Nachteile des Bestimmtheitsmaßes:

Bei einer steigenden Anzahl von Messwerten erhöht sich \(\mathit{R}^2\), ohne dass die Korrelation oder die Regression tatsächlich besser wird. Dieses Problem könnte durch ein korrigiertes \(\mathit{R}^2\) behoben werden:

\[\mathit{\overline R}^2 = 1 - (1 - \mathit{R}^2) \cdot \frac{n-1}{n-p-1}\]

Dabei stehen:

  • \(n\) für die Anzahl der Messwerte und

  • \(p\) für die Anzahl der Variablen im Regressionsmodell.

Ein weiterer Nachteil ist, dass das Bestimmtheitsmaß keine Aussage darüber trifft, ob das verwendete Regressionsmodell tatsächlich korrekt ist.

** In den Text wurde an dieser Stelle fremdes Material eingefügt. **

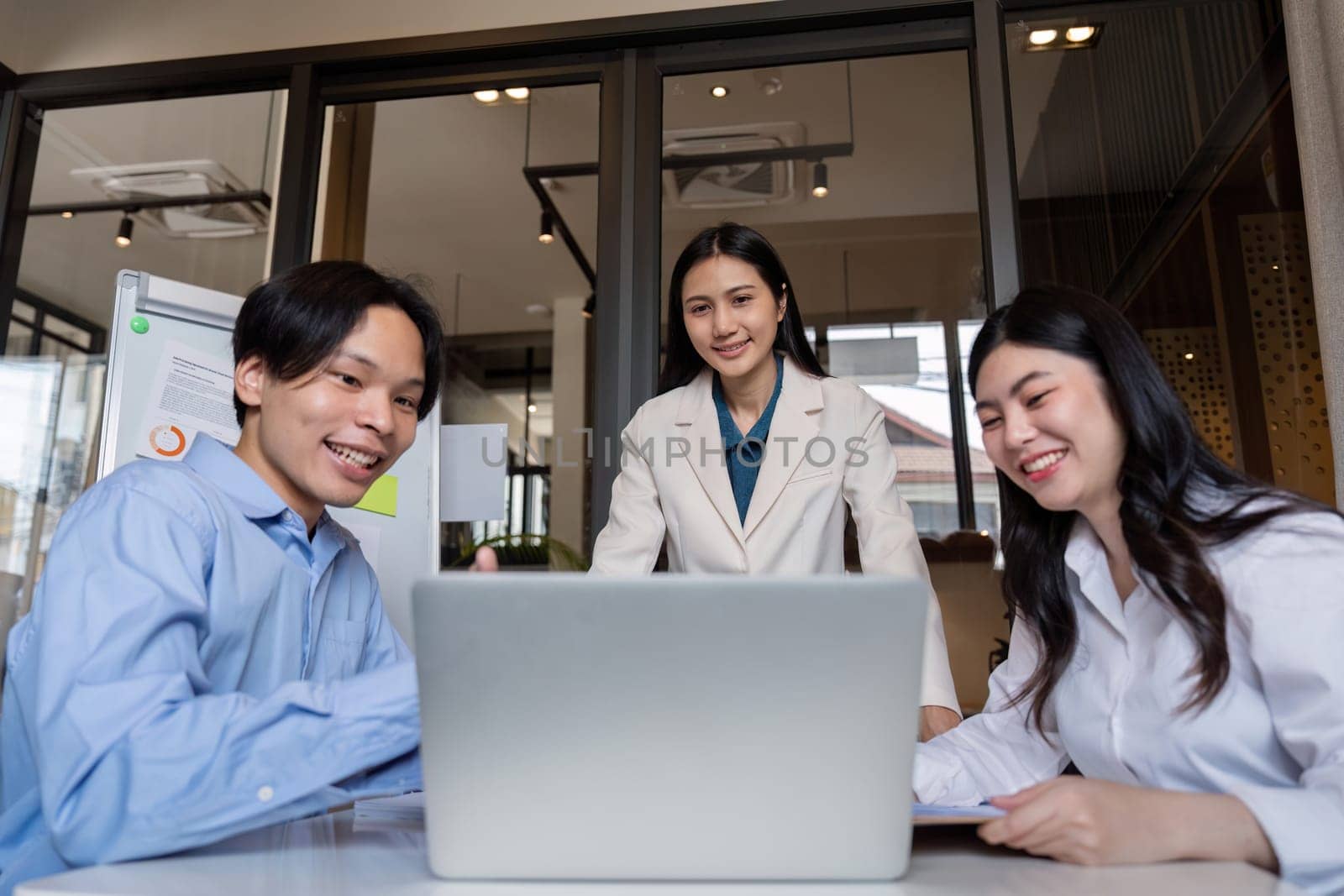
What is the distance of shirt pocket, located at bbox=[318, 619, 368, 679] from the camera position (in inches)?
51.6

Erweiterung auf allgemeine Funktionen#

Die Methode der kleinsten Quadrate kann auf jede Funktion angewendet werden, sei es beispielsweise eine Parabel. Dabei ist es von entscheidender Bedeutung, mit gesundem Menschenverstand zu prüfen, welche Funktion sich für den jeweiligen Verlauf der Messwerte am besten eignet.